Behind the mic: alternative foods saving the planet one bite at a time

Discovery Matters
Discovery Matters
Published in
6 min readMay 27, 2022

Food production systems account for over one-third of global greenhouse gas emissions according to the United Nations.[1] Industrial meat production, overfishing, trawling, destruction of rainforests, and draining of water resources, are just some of the environmental effects linked to food production and harvesting.

Behavior changes in food consumption are indeed a solution, however meat-lovers would say they miss the feeling of biting into a savory steak.[2] What if there were alternatives that tasted and had the same texture as meat, or seafood, or chocolate?

On our podcast Discovery Matters, across two episodes, we had the pleasure to speak to individuals from companies creating food sources using alternative production methods that can be both beneficial to your health and the environment.

The “magic” ingredient is fungi

Mycoprotein is protein derived from fungi for human consumption. No, we’re not going to tell you about magic mushrooms. Quorn has used mycoprotein to make meat-free products that can replace our tradition home favourites.

Quorn is made from Fusarium venenatum which was found inside a compost heap, in a tiny village in England in 1967, and by the 1980s Quorn was given permission to sell this mycoprotein for human consumption.

Tim Finnigan explained on Discovery Matters that the process of making Quorn involves fermentation:

“So, they get to a certain sort of gross concentration and then they get put into the ferment, which is about 160 to 160 000 liters. […Then] it enters this other batch phase where it grows quite happily for about four or five days and quite rapidly, actually up to a kind of concentration. And I think here is where the engineering magic happens, because not only is that done under very sterile conditions, because you don’t want anything else in there, but we are then able to hold it at that point of maximum growth and harvest at the same rate that it grows, and we can do that for something like 35 days.”

According to the Quorn Footprint Comparison Report, producing mycoprotein takes 95% less CO², than typical beef mince, making it a more sustainable and nutritious protein source for a growing global population.[3] How about a Christmas Quorn treat rather than mince pie? (there’s a comment here that you could do better than me)

So, the rapid growth of mycoprotein, combined with the environmental benefits, means that this is an amazing alternative to meat production.

As one Quorn advert says, let’s make sure we are ‘Helping The Planet One Bite At A Time’.[4]

Cell-cultured: a new way to seafood

Populations of marine species are half what they were in 1970, and are plagued with issues such as overfishing, illegal fishing, the effects of trawling, and lowering fish stocks. One company, BlueNalu, based in San Diego, California, aims to provide a new source of healthy and sustainable seafood by creating fish fillets directly from the cells of fish via a process known as cell-culture.

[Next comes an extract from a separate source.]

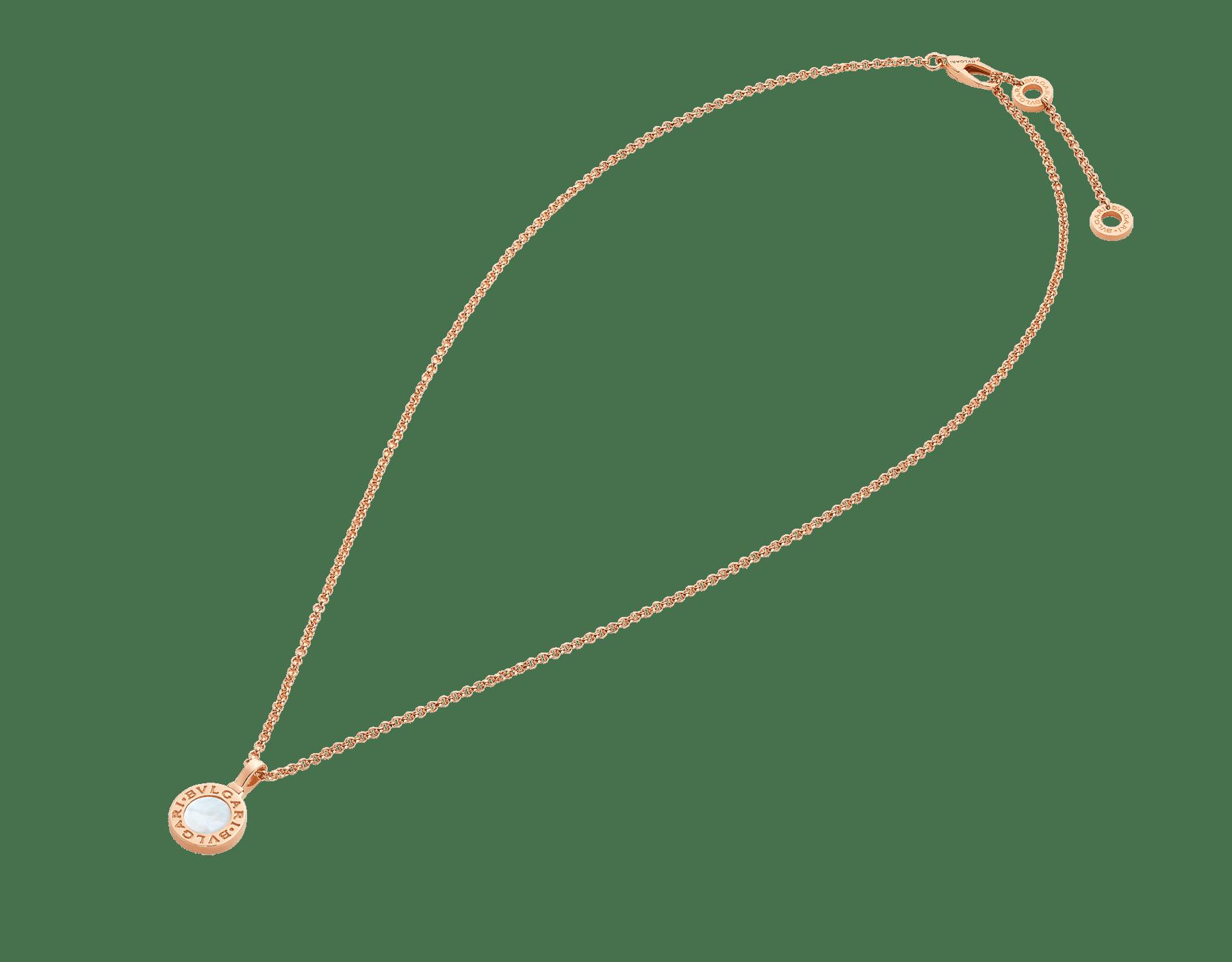 Pendentif BVLGARIBVLGARI en or rose 18K serti d'éléments en nacre, pouvant être personnalisé avec une gravure au dos. 358376 image 5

Dr Lauren Madden, chief technology officer at BlueNalu, told us on the podcast that while the number of endangered marine species is increasing, but the demand is also increasing. So, how do you provide enough seafood to feed our growing population that meets the sensory experience that consumers expect without continuing to overfish the animal and put pressure on those fish stocks?

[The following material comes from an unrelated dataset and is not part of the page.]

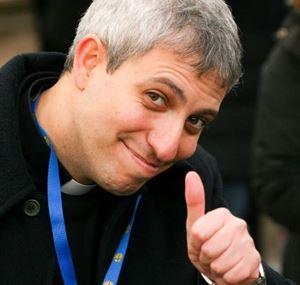 Don Alfredo Tedesco, 38 annil, responsabile del  Servizio diocesano di pastorale giovanile di Roma.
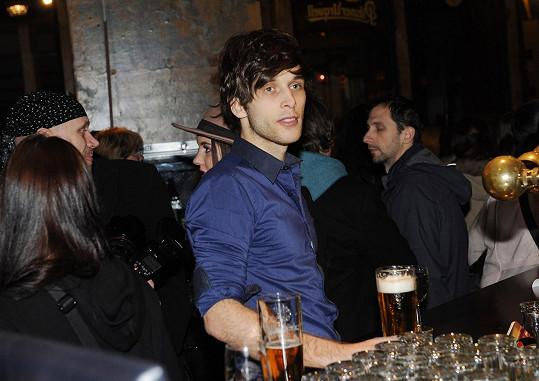 Přítel a muzikálový kolega Doubravové Roman Tomeš odpočíval na baru.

BlueNalu believe they have found the solution. They derive all of the seafood cell-cultures in-house using a series of proprietary methods to extract and culture the precursor cells. These cells are then fed the same salts, lipids, fats and amino acids that they would experience in the wild and formed into fillets, resulting a product that is 100% yield, mercury and microplastic free, and genetically identical to the seafood you consume today.

According to Dr Madden: “the idea is to generate really stable, robust cell lines that can be grown out, expanded, and — typical to a manufacturing process — frozen down into cell banks. So, we do not have to go back to the fish.”

As consumers continue to shift from red meat to seafood for its nutritional benefits Dr Madden highlighted some of the concerns with the current seafood supply and why BlueNalu’s cell-cultured seafood is an advantageous alternative.

Seafood contains lean proteins, and omega 3s, which we need for a healthy diet, but certain species such as bluefin tuna have high levels of mercury. Also, these healthy lean proteins are increasingly accompanied by microplastics or PCBs or other contaminants that are getting into the food supply through our oceans.

Whilst this cell-cultured seafood is not on restaurant menus or supermarket shelves as yet, it provides us with hope that a new wave of seafood just is on the horizon that will satiate our palates and support the health of people and the planet.

Cell-cultured chocolate

Many a happy memory is flavored with chocolate treats, cakes, and the like, but chocolate has a deeper impact on our environment than we realize. Some research suggests that we will not have chocolate in a few years because of the way it is grown strips the environment of resources, thus exacerbating climate change.[5]

Jacob Moe-Lange, a plant scientist from California Cultured, told us on our episode ‘The future of GMOs’ that areas such as the Ivory Coast has lost 80% or 85% of its rainforest since the 1960s to cacao production.

The land is cleared so that cacao can be grown on an industrial scale, which raises another issue: it’s a monoclonal crop. Being a monoclonal crop essentially means that the producers will have increased or changed geographic distributions of pests and diseases, which results in decreased genetic diversity, and increased pathogen or disease loads or pest loads. Therefore, when looking to the future farmers cannot grow the things that are needed to make chocolate in the field.

There is also the human aspect. Chocolate production has a high level of child labor. Jacob explained that “Jacob explained that “one of the biggest problems is that the [rapid] urbanization in West Africa has basically decreased the [rural] labor pool.” To try and reduce deforestation, Ivory Coast and Ghana have been forcing farmers to replant cocoa crops on already tilled and previously cultivated land. With increasingly depleted soils, rising costs of production (from increased fertilizer application), and plummeting yields, many farmers are incentivized to utilize slave or child labor to meet costs.[6]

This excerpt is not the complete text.